> Schriftelijke opdrachten
A. Welke synoniem geeft het artikel over "leeuwen op de weg zien" voor deze uitdrukking?
B. Bepaal voor elke uitspraak of die klopt met het artikel over "leeuwen op de weg zien". Antwoord met ja of nee en citeer de beslissende woorden uit het artikel.
(i) De uitdrukking is volgens het artikel ontleend aan de bijbel.
(ii) Het artikel is gepubliceerd in 2020.
(iii) Herderschee beschrijft de uitdrukking als een uitvlucht van iemand die lui is.
C. Geef uit het artikel over "leeuwen op de weg zien" letterlijk het stuk terug van "Gepubliceerd op 04-01-2025" tot "beren* op de weg zien.".

Woordenboek van Populair Taalgebruik

Marc De Coster (2020-2025)

Gepubliceerd op 04-01-2025

leeuwen op de weg zien

betekenis & definitie

(19e eeuw) (fig.) bang zijn voor ingebeelde gevaren; spoken zien. Ontleend aan de bijbel. Syn.: beren* op de weg zien.

• Er zijn leeuwen op den weg: er is gevaar bij de onderneming, denkelijk ontleend van het gebeurde met den Profeet, 1 Kon, XIII: 24. (J.P. Sprenger van Eijk: Handleiding tot de kennis van onze vaderlandsche spreekwoorden en spreekwoordelijke zegswijzen, bijzonder van De Scheepvaart en het Scheepsleven ontleend. 1835)
• Leeuwen op de weg zien. Voorwendsel voor den luiaard, om zich aan zijn werk te onttrekken. Aan Spr. 22 : 13 ontleend. Over dag en midden op den weg vertoonen zich in den regel roofdieren niet. (Dr. J. Herderschee: Namen en spreekwijzen aan den bijbel ontleend. 1911)
• Dat was nu, wat de dominee de laatste keer, dat zij in de kerk was, weken geleden, gepreekt had, over die leeuwen op de weg van een christen. (D. Hogenbirk: Zonder tucht: een verhaal van huwelijksleed. 1933)
• lk kan jullie alleen maar vertellen, wat ik weet. Voorlopig zou ik nog maar niet al te veel leeuwen op de weg zien. (A. Gass-van der Hoop: Vreemde eenden in de bijt. 1939)

> Gegevensrecords
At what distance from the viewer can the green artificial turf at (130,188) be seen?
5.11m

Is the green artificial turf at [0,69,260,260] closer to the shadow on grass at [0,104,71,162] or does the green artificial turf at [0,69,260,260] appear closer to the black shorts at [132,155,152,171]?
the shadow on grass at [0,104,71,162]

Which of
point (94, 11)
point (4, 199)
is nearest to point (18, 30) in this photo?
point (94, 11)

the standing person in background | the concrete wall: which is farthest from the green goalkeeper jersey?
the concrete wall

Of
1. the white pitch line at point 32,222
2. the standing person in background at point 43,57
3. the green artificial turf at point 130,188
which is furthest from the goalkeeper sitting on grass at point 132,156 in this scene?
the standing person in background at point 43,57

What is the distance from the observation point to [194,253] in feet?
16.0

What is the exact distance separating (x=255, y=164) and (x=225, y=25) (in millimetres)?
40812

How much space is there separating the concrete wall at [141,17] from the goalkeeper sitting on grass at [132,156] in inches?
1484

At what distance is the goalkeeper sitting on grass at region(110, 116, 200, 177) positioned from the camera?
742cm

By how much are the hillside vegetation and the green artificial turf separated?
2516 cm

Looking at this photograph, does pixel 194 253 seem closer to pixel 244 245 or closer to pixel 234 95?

> Antwoorden bij oefeningen
A. Beren op de weg zien.

B.
(i) Ja: "Ontleend aan de bijbel."
(ii) Nee: "Gepubliceerd op 04-01-2025"
(iii) Ja: "Voorwendsel voor den luiaard, om zich aan zijn werk te onttrekken."

C.
Gepubliceerd op 04-01-2025

leeuwen op de weg zien

betekenis & definitie

(19e eeuw) (fig.) bang zijn voor ingebeelde gevaren; spoken zien. Ontleend aan de bijbel. Syn.: beren* op de weg zien.